EXERCICES À TRAITER
(1) Dans l'entretien sur la broderie, quel âge a Mathias Ouvrard ?
(2) Recopiez fidèlement le passage de l'entretien sur la broderie, de « Il m’arrive de » à « ça me mène. ».
--- EXTRAIT DU DOCUMENT ---
Il m’arrive de ressentir comme un soulagement… voire une gratitude envers ses jeunes créateurs qui perpétuent les savoir-faire de notre héritage breton. Avec leur regard nouveau, tout en respectant les traditions, ils apportent un souffle léger et moderne à notre patrimoine. J’ai souhaité rencontrer Mathias Ouvrard, jeune brodeur quimpérois pris de passion pour la broderie qui en a fait son métier.
Mathias, à 25 ans, penses-tu faire partie d’une nouvelle vague dans le milieu de la broderie ?
Je propose quelque chose de contemporain mais finalement toujours accroché aux traditions. Ce que je fais n’est pas nouveau, je suis un brodeur qui aime proposer des choses contemporaines en s’inspirant des vêtements traditionnels. On verra où ça me mène.
Comment es-tu devenu brodeur ? Existe-t-il une formation ?
--- EXTRAIT DE DONNÉES ---
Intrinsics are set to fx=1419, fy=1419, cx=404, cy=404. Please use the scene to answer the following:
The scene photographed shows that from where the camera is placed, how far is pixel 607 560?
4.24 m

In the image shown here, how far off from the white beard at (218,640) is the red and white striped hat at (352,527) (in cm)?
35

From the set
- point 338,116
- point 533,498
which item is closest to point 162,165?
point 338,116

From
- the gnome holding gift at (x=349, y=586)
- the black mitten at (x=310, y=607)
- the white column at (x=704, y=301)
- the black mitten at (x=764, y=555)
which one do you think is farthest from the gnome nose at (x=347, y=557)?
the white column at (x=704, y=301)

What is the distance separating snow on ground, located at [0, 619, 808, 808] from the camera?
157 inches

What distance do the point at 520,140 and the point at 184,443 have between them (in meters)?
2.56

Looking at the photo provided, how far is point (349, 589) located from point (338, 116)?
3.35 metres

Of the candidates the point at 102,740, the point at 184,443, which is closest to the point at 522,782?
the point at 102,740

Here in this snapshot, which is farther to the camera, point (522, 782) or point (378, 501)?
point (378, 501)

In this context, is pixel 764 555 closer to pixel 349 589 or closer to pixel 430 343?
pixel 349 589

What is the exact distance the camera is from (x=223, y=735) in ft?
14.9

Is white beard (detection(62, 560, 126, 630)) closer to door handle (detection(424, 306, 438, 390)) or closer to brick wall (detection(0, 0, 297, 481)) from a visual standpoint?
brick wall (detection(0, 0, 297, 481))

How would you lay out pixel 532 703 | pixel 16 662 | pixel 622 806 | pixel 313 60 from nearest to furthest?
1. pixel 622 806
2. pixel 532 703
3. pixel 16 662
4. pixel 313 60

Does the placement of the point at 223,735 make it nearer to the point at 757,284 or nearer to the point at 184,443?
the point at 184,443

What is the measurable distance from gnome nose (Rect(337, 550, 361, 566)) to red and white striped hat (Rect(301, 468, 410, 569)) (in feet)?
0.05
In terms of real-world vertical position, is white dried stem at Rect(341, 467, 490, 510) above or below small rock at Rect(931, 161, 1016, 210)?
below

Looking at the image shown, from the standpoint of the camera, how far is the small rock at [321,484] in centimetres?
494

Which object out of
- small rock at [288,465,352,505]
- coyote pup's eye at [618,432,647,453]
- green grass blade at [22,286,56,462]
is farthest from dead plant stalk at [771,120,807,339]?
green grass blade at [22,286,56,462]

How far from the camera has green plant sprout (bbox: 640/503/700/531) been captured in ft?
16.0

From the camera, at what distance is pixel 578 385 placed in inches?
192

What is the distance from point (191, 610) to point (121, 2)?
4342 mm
---
CORRIGÉ
(1) Il a 25 ans.

(2)
Il m’arrive de ressentir comme un soulagement… voire une gratitude envers ses jeunes créateurs qui perpétuent les savoir-faire de notre héritage breton. Avec leur regard nouveau, tout en respectant les traditions, ils apportent un souffle léger et moderne à notre patrimoine. J’ai souhaité rencontrer Mathias Ouvrard, jeune brodeur quimpérois pris de passion pour la broderie qui en a fait son métier.
Mathias, à 25 ans, penses-tu faire partie d’une nouvelle vague dans le milieu de la broderie ?
Je propose quelque chose de contemporain mais finalement toujours accroché aux traditions. Ce que je fais n’est pas nouveau, je suis un brodeur qui aime proposer des choses contemporaines en s’inspirant des vêtements traditionnels. On verra où ça me mène.